■ Фрагмент текста:

▬▬▬▬▬▬

Час ночи, я просыпаюсь от того, что кто-то стучит по стеклу моего автомобиля. Меня потряхивает. Я с трудом понимаю, где нахожусь. А во рту как будто слиплись остатки солодового ликера. На вкус как металл. Через стекло пробивается свет фонарика, и это выглядит так, как будто солнце светит мне, находящемуся глубоко под водой. Наверное, так все было бы, если бы я тонул.

Я даже не помню, как заснул. Помню лишь, что остановился на обочине и откинул сиденье, думая о том, что не смогу провести еще одну ночь в офисе. Я подъехал к Kroger (сеть супемаркетов – Прим.пер.), чтобы взять упаковку «Гаторейда» и Steel Reserve (марка крепкого пива – Прим.пер.). В мои планы входило накачать жидкостью организм, проспаться, а утром прибыть на базу команды, чтобы тренеры ничего не заподозрили.

Но теперь я слышу стук.

Быстро прихожу в себя, поднимаю сидение и опускаю окно. Полицейский направляет свет прямо мне в лицо.

— Где вы были сегодня вечером?

— Нигде.

— Куда собираетесь?

— Никуда… Я никуда не собираюсь, сэр.

— Пожалуйста, выйдете из машины.

Выхожу, все еще полусонный. Офицер просит меня пройтись по прямой линии, дает мне подышать в трубочку – там все плохо.

Затем он говорит, чтобы я убрал руки за спину, надевает «браслеты» и провожает в свой автомобиль, кладет руку на затылок и заталкивает на заднее сиденье.

Машина трогается, и я начинаю подозревать, что жизни конец. Я направляюсь в тюрьму и к тому времени, как оттуда выйду, всё, что я скрывал – вообще всё – станет явным.

Мои секреты раскроют.

Почти три года я был заложником сам у себя.

Все началось в 2012-м, когда у меня по идее должен был быть определяющий карьеру сезон. «Тайтенс» выбрали меня в четвертом раунде драфта-2009, и я провел два приличных сезона, прежде чем выпасть из основы в 2011 году. Я почти не играл тогда. Приходилось работать на пределы человеческих возможностей, так как я понимал, что стоит на кону.

▬▬▬▬▬▬

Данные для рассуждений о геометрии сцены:
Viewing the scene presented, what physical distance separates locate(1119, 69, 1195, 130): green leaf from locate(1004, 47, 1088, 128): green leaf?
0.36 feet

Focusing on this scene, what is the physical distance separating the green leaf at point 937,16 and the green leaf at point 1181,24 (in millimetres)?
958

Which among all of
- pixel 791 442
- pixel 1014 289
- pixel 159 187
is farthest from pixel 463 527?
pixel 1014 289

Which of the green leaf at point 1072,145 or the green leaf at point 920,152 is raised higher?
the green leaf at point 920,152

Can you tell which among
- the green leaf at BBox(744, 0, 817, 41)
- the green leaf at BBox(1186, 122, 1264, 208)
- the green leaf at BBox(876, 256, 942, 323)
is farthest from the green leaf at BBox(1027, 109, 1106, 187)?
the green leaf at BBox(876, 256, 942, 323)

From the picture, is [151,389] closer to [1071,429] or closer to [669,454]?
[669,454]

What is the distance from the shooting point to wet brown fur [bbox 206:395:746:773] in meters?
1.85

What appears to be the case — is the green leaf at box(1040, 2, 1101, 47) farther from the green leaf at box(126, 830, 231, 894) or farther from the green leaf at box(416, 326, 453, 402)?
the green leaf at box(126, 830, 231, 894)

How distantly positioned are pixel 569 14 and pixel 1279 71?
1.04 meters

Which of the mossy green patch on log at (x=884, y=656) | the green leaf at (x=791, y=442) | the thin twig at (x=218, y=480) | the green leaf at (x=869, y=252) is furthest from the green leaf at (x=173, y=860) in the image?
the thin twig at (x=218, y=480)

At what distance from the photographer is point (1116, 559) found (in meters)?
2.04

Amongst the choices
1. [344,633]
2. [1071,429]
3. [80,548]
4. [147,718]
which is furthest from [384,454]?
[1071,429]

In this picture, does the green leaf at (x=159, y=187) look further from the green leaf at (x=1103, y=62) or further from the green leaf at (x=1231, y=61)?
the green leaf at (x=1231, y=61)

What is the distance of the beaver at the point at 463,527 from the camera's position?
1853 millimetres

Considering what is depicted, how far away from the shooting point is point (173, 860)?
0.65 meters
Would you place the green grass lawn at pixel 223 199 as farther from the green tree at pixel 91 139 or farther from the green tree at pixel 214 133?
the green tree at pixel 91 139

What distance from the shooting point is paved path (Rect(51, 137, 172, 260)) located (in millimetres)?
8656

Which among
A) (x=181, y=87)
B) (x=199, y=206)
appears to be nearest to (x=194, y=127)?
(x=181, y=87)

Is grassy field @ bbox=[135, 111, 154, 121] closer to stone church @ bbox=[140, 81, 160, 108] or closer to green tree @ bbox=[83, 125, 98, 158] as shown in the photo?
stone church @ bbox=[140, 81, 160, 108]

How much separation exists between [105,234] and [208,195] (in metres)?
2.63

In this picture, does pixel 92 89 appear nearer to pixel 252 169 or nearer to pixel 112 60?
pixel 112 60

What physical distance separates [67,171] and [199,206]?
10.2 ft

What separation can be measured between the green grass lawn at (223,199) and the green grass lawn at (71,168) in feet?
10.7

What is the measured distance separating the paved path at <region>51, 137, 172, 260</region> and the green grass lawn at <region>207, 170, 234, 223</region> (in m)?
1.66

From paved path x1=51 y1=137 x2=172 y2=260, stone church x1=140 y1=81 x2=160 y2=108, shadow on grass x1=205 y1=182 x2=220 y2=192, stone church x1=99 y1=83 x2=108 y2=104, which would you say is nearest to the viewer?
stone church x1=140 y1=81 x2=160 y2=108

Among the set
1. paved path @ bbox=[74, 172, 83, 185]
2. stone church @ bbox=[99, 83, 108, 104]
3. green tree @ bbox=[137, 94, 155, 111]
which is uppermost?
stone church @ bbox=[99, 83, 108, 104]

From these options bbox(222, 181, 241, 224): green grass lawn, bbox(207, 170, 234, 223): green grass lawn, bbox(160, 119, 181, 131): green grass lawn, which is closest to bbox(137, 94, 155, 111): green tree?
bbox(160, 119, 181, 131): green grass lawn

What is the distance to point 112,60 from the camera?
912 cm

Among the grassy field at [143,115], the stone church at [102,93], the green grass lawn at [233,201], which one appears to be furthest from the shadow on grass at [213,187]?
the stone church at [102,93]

▬▬▬▬▬▬

■ Примените прочитанное:
1 – В каком раунде драфта-2009 «Тайтенс» выбрали автора, судя по фрагменту текста?
2 – Перепишите из фрагмента текста отрывок от «Час ночи, я» до «бы я тонул.», ничего не меняя.

■ Ответы к упражнению:
1 – В четвертом раунде.

2 –
Час ночи, я просыпаюсь от того, что кто-то стучит по стеклу моего автомобиля. Меня потряхивает. Я с трудом понимаю, где нахожусь. А во рту как будто слиплись остатки солодового ликера. На вкус как металл. Через стекло пробивается свет фонарика, и это выглядит так, как будто солнце светит мне, находящемуся глубоко под водой. Наверное, так все было бы, если бы я тонул.